Today, we continue our series that highlights procurement’s (and the chief procurement officer’s) evolving influence within the greater enterprise. Each of these articles will tackle a business function or enterprise category that is actively progressing their strategies and general corporate outlook as a direct result of the procurement unit’s influence, processes and recommendations. In our first article, we looked at procurement’s convergence with finance. Today’s article will discuss procurement’s evolving influence on business travel.
Business travel is often considered an unfortunate (yet, significant) cost of conducting business on a global scale. To be considered a player in the global marketplace and to foster meaningful relationships with customers and clients, corporate executives must frequently become globetrotters and travel the business world.
Ardent’s research pegs the business travel category as one of the top five indirect spend categories within the average company, often comprising a significant portion of an enterprise’s overall corporate budget. During the economic crisis of the late 2000s, business travelers saw their budgets cut yet, were forced to drive the same level of activity as in the past without the same amount of travel. While travel budgets, by and large, bounced back during the economic recovery period (those enterprises that were able to recover quickly after the downturn understood the relative importance of business travel), something was different than it was in the past: procurement’s touch could be felt more firmly within the category.
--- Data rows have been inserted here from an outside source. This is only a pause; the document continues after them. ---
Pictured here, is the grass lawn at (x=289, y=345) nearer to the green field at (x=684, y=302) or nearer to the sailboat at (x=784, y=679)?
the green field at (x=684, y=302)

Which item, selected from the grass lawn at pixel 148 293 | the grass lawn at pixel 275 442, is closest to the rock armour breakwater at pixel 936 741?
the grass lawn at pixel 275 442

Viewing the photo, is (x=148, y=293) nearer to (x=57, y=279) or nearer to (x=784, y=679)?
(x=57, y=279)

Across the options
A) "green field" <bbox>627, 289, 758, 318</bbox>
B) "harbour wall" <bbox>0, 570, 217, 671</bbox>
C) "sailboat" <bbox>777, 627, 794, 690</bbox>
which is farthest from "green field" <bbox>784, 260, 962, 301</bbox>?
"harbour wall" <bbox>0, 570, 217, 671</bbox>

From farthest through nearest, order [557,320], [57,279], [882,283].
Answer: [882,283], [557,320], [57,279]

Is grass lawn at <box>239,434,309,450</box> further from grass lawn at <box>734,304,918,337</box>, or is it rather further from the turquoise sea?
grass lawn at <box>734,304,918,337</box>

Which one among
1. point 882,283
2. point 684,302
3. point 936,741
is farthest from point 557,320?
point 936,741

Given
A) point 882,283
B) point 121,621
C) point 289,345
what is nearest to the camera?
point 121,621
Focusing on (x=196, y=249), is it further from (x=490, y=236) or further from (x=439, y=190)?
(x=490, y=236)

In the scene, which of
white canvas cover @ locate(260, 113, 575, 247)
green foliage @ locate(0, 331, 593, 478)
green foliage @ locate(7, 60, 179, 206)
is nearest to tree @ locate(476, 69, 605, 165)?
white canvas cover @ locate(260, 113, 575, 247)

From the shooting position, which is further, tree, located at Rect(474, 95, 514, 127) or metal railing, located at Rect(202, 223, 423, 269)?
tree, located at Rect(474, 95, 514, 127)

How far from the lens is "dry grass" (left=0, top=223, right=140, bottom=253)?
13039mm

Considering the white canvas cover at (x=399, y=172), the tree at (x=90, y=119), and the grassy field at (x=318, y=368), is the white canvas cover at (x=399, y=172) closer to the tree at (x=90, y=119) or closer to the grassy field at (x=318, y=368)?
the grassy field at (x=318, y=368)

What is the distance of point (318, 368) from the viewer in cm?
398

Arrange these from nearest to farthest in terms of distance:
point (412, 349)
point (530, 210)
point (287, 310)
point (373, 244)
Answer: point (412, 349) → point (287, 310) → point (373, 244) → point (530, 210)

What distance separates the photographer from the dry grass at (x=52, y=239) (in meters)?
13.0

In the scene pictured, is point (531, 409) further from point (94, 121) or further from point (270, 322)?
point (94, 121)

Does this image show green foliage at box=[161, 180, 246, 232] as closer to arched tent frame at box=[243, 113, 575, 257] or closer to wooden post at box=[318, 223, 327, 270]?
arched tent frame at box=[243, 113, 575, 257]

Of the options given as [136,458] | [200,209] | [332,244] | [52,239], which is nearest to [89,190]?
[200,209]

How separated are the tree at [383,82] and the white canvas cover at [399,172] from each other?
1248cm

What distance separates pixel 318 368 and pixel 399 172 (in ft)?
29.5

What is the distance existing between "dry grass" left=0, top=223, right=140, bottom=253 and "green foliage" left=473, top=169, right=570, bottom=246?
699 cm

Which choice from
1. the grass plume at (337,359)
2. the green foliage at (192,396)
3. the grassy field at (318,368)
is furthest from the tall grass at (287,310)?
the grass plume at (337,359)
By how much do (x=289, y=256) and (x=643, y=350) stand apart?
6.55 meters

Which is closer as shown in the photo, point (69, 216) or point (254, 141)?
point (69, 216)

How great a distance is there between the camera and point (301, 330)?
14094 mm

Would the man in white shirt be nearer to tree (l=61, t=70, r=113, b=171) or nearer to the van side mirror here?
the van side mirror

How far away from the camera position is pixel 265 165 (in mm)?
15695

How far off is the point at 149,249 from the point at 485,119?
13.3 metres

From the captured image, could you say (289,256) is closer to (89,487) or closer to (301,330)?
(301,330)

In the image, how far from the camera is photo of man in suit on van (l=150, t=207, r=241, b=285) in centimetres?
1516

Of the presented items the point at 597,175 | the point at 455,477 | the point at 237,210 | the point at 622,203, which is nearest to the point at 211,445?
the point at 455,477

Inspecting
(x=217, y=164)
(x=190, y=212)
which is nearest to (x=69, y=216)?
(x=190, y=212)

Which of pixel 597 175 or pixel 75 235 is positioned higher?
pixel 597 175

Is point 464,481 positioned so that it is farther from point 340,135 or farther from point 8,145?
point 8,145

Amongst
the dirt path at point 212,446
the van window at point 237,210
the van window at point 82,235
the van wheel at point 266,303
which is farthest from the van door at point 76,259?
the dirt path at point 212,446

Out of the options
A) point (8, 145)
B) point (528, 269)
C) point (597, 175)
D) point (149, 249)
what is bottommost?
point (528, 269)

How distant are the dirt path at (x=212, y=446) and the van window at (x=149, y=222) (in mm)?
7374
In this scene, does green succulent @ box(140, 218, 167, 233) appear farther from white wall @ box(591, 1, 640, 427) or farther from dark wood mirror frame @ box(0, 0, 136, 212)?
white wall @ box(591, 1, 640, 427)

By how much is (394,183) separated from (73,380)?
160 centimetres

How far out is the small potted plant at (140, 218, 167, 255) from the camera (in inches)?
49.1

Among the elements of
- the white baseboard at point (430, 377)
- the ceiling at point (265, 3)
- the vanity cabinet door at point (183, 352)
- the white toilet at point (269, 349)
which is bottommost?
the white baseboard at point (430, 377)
Today, leading Chief Procurement Officers and their procurement teams are actively, and positively, influencing superior management of business travel, by doing the following:
- Increasing the utilization of analytics and business intelligence. Any procurement professional will point to the advent of spend analytics as a main contributor to its ability to drive more spend under management. Analytics remain a major tool to gain a better perspective on business travel spending and the capability to highlight suppliers that are ripe for negotiation. In fact, more and more enterprises are realizing the value of applying analytics to business travel management and leveraging it in their sourcing processes.
- Understanding the ramifications of travel spending across the enterprise. Procurement’s handle on corporate spend management is critical in helping the greater organization in understanding the results of its spending habits on other key areas and program objectives. In past, pre-recession times, executives did not have the greatest control over business travel spending; multiple units and employees (i.e. admin, sales, marketing, etc.) were able to travel without much spend restriction. As procurement’s influence gained hold during the recovery period, those tasked with managing business travel were able to better understand how “maverick” spending on this category could affect the greater organization in a negative manner.
- Leveraging a stronger business mindset to make better financial decisions regarding business travel. Procurement and finance often go hand-in-hand (much talk here at CPO Rising focuses on the CPO-CFO relationship), so it is no surprise to see business travel management seep into greater corporate financial planning, budgeting and forecasting. Like many indirect spend categories, business travel entails a significant portion of an enterprise’s budget; by leveraging procurement’s sharp business mindset, executives are planning / forecasting in a superior manner to understand how business travel will affect the future of the organization and taking the necessary steps to scale back if needed.